Auf 1,2 Milliarden Euro bezifferte Teyssen den positiven Ergebniseffekt aus sämtlichen Gas-Neuverhandlungen. Die Einigung mit Gazprom gilt rückwirkend zum vierten Quartal 2010. Die Kunden können allerdings nicht auf niedrigere Preise hoffen. Der Konzern habe seine Tarife bereits den Marktbedingungen angepasst, sagte Teyssen. "Es ist noch kein Gewinn entstanden."

Im ersten Halbjahr kletterte der Umsatz um 23 Prozent auf 65,4 Milliarden Euro.
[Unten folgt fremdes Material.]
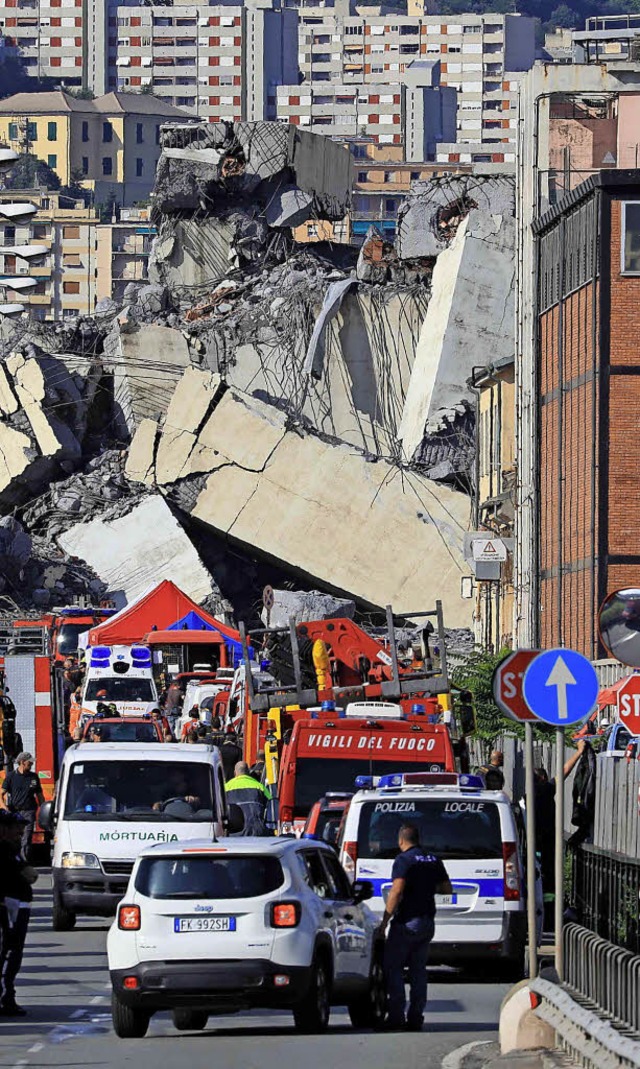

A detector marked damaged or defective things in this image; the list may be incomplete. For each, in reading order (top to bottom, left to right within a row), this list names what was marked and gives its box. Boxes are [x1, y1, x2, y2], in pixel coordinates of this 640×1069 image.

broken concrete slab [400, 210, 516, 460]
broken concrete slab [58, 496, 221, 612]
broken concrete slab [130, 390, 470, 628]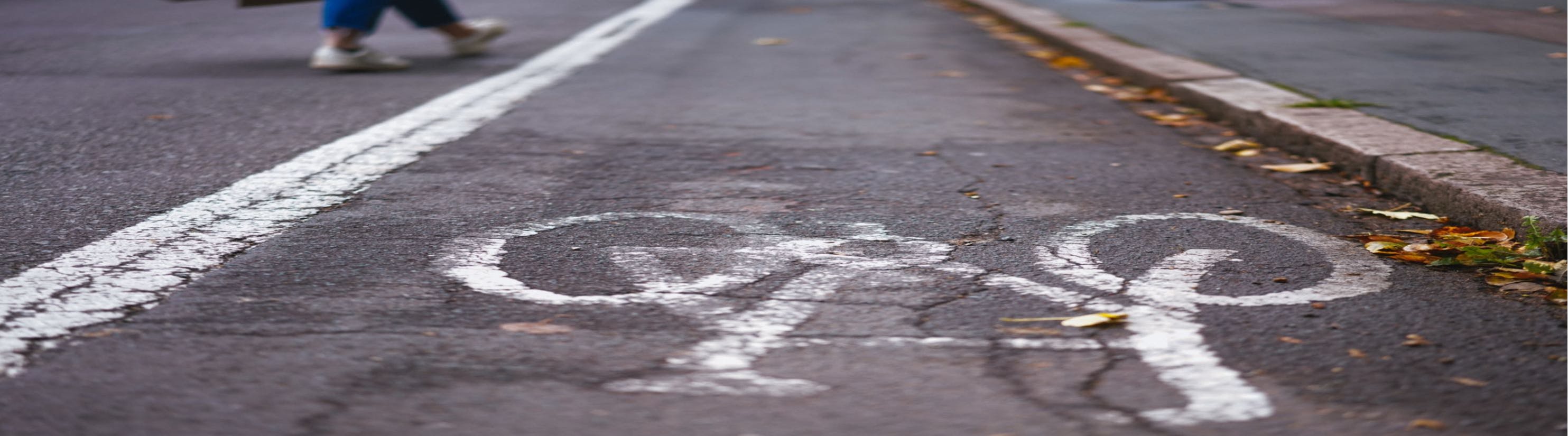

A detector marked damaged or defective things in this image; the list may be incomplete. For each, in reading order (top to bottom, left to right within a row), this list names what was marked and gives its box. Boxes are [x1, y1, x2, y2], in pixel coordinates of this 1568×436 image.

white paint chipping [0, 0, 693, 376]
Die Prognose für 2012 hatte der Versorger schon im Juli angehoben. Der Gewinn vor Zinsen, Steuern und Abschreibungen soll zwischen 10,4 und 11,0 (Vorjahr: 9,3) Milliarden Euro liegen. Den nachhaltigen Überschuss will Teyssen auf 4,1 bis 4,5 (2,5) Milliarden Euro nach oben schrauben.

Aktie mit Plus von über zwei Prozent Dax-Gewinner

E.ON hatte bereits in der vergangenen Woche vorläufige Zahlen vorgelegt. Die Aktie stieg am Montag nochmal zeitweise um 2,4 Prozent und führte damit im Dax die Gewinnerliste an. Die Versorger kämpften zwar mit einer niedrigen Nachfrage bei Strom und Gas, erklärten die Experten der DZ Bank. "Wir sehen bei E.ON jedoch eine stabile Basis für eine positive Entwicklung."

Die Atomwende hat der größte deutsche AKW-Betreiber offenbar verdaut. E.ON muss auf zwei Gewinnbringer, die Meiler Isar 1 und Unterweser, verzichten. Negative Einmaleffekte aus der Atomwende fielen nun aber weg. Hierzu gehörten hohe Rückstellungen für den früheren Abriss der AKW und Abschreibungen auf nicht mehr verwendbare Brennelemente. Dies habe im Halbjahr 2012 einen positiven Effekt in Höhe von 1,5 Milliarden Euro gehabt.

Beim zweitgrößten deutschen Versorger RWE, der am Dienstag seine Zahlen vorlegt, erwarten die Experten ebenfalls Zuwächse. Diese dürften aber nicht so hoch wie bei E.ON ausfallen - nicht zuletzt deshalb, weil die Essener sich mit Gazprom noch nicht auf neue Verträge geeinigt haben. Auch mit den geplanten Beteiligungsverkäufen kommt RWE langsamer voran.

E.ON-Chef Teyssen fehlen aus Verkäufen hingegen nur noch Einnahmen von 2,5 Milliarden Euro, um die bis Ende 2013 angepeilte Marke von 15 Milliarden Euro zu erreichen. Dieser Wert könne auch überschritten werden, sagte er. Der Energieriese hat seine Regionalversorger E.ON Westfalen Weser, Thüringer Energie und Mitte zur Disposition gestellt.

Eintritt in indischen Markt voerst kein Thema

Bei der geplanten Auslandsexpansion will der Konzern derweil nichts überstürzen. So habe der indische Markt in den vergangenen 18 Monaten einige Probleme offenbart, sagte Finanzchef Marcus Schenck. Dies betreffe die Zahlungsfähigkeit von Verteilnetzgesellschaften. In naher Zukunft werde E.ON dort nicht einsteigen, der Markt bleibe aber langfristig interessant. In der Türkei sehe die Lage besser aus. "Die Türkei bleibt ein interessanter Markt, den wir weiter beobachten." Anfang des Jahres hatte E.ON bereits den Markteintritt in Brasilien und weiteren Staaten Südamerikas angekündigt. Bei dem Bau eines geplanten Kohlekraftwerks in Chile trifft der Konzern auf Widerstand von Anwohnern. Der Fall liegt vor Gericht. "Unsere Einschätzung ist, dass es immer noch eine sehr, sehr hohe Wahrscheinlichkeit dafür gibt, dass dieses Projekt am Ende durchgeht", sagte Schenck.